*Task directions:* A verbatim copy of all the data is required, minus any images.
------ Data for the task ------
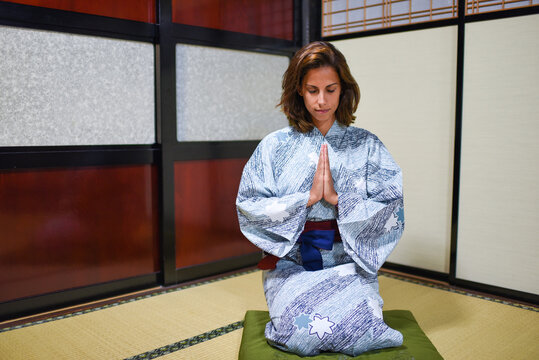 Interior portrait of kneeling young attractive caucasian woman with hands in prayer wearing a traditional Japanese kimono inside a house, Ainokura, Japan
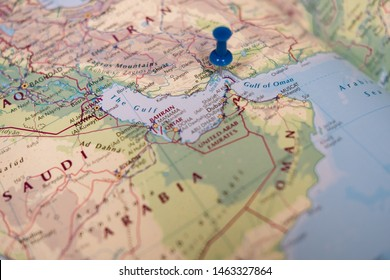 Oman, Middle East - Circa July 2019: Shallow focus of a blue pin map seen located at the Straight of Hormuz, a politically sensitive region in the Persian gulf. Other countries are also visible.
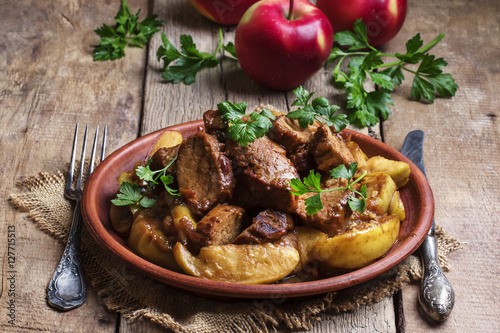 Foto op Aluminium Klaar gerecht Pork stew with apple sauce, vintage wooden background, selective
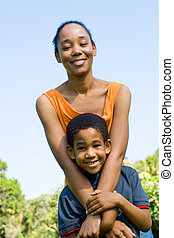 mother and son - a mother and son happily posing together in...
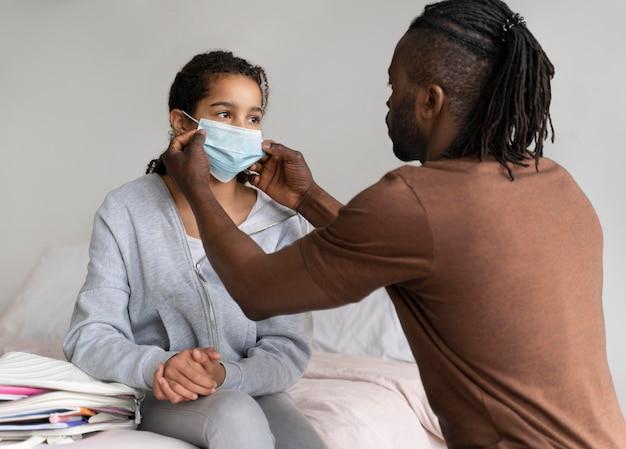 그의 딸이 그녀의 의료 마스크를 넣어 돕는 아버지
------
*Task result:*
 Interior portrait of kneeling young attractive caucasian woman with hands in prayer wearing a traditional Japanese kimono inside a house, Ainokura, Japan
 Oman, Middle East - Circa July 2019: Shallow focus of a blue pin map seen located at the Straight of Hormuz, a politically sensitive region in the Persian gulf. Other countries are also visible.
 Foto op Aluminium Klaar gerecht Pork stew with apple sauce, vintage wooden background, selective
 mother and son - a mother and son happily posing together in...
 그의 딸이 그녀의 의료 마스크를 넣어 돕는 아버지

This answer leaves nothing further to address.